Files
SubMiner/backlog/tasks/task-203 - Restore-known-and-JLPT-annotation-for-reading-mismatch-tokens.md

48 lines
1.7 KiB
Markdown

---
id: TASK-203
title: Restore known and JLPT annotation for reading-mismatch subtitle tokens
status: Done
assignee:
- Codex
created_date: '2026-03-19 18:25'
updated_date: '2026-03-19 18:25'
labels:
- subtitle
- bug
dependencies: []
references:
- src/core/services/tokenizer/annotation-stage.ts
- src/core/services/tokenizer/annotation-stage.test.ts
priority: medium
ordinal: 105721
---
## Description
<!-- SECTION:DESCRIPTION:BEGIN -->
Some subtitle tokens lose both known-word coloring and JLPT underline even though the popup resolves a valid dictionary term.
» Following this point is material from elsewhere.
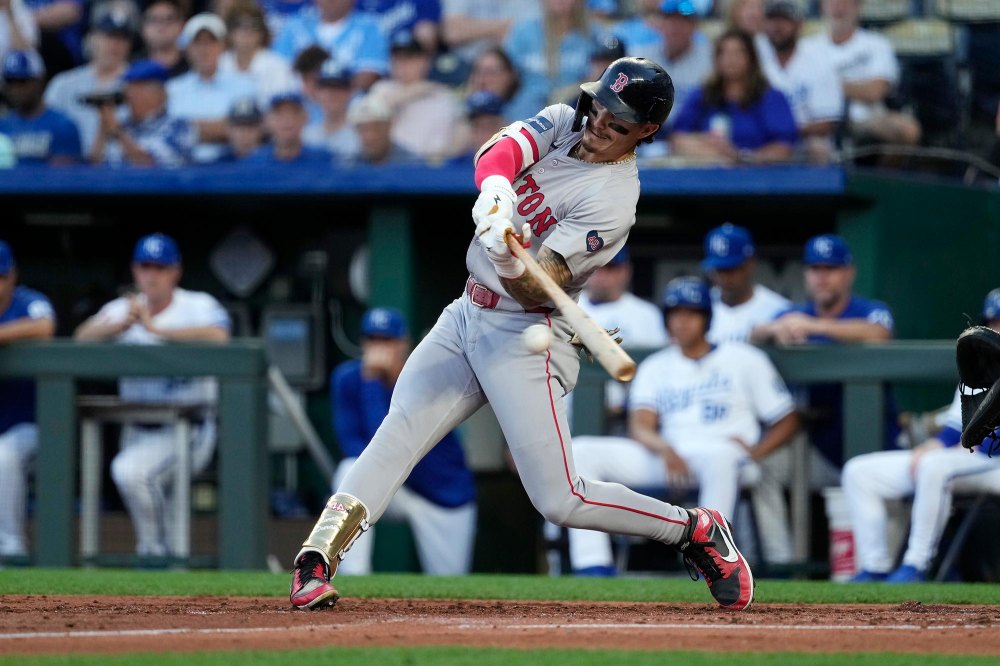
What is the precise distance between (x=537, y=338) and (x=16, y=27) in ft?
20.7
Repro example: `大体` in `大体 僕だって困ってたんですよ!` can be known via kana-only Anki data (`だいたい`) while JLPT lookup should still resolve from the kanji surface/headword.
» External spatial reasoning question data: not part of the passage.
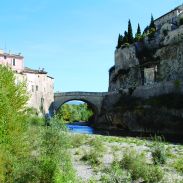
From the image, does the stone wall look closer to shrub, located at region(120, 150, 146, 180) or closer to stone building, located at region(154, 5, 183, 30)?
stone building, located at region(154, 5, 183, 30)

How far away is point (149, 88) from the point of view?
84.4 meters

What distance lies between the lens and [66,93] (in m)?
106

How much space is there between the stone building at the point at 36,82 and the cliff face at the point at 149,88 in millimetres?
14208

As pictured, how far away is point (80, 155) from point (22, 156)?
43.7 feet

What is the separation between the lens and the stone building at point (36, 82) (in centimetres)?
8994

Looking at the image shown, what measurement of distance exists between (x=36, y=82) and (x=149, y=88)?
27.2 metres

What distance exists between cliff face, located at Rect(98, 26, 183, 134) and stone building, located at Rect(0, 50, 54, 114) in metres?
14.2

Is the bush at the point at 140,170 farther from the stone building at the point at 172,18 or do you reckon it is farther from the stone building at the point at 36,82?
the stone building at the point at 172,18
<!-- SECTION:DESCRIPTION:END -->
## Acceptance Criteria
<!-- AC:BEGIN -->
- [x] #1 Subtitle annotation can mark a token known via its reading when the configured headword/surface lookup misses.
- [x] #2 JLPT eligibility no longer drops valid kanji terms just because their reading contains repeated kana patterns.
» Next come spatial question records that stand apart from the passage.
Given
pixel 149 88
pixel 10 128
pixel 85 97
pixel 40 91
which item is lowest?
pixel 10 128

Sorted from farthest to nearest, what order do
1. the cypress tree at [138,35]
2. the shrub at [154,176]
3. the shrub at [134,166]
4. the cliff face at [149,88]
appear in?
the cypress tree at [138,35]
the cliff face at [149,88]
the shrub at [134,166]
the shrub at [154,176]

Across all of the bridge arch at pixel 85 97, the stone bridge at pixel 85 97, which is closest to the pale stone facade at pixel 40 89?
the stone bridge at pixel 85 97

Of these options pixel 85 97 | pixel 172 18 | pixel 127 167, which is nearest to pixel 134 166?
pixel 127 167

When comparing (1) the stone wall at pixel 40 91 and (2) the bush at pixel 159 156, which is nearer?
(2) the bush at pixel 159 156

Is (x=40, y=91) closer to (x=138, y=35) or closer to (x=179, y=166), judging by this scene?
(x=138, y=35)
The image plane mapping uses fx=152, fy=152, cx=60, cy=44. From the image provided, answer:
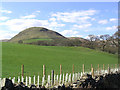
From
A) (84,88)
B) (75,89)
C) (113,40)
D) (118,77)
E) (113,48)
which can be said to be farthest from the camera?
(113,48)

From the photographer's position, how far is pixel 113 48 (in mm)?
56688

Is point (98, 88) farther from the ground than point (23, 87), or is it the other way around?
point (23, 87)

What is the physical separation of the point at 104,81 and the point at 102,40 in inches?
2044

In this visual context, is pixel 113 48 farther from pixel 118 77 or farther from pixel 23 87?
pixel 23 87

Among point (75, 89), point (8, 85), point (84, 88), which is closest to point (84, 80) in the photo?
point (84, 88)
- [x] #3 Regression coverage locks the combined known + JLPT case for `大体`.
<!-- AC:END -->
## Outcome
<!-- SECTION:OUTCOME:BEGIN -->
Known-word annotation now falls back to the token reading after the configured headword/surface lookup misses, so kana-only known-card entries still light up matching subtitle tokens. JLPT eligibility now ignores repeated-kana noise checks on the reading when a real surface/headword is present, which preserves JLPT tagging for words like `大体`.
Verification:
- `bun test src/core/services/tokenizer/annotation-stage.test.ts`
<!-- SECTION:OUTCOME:END -->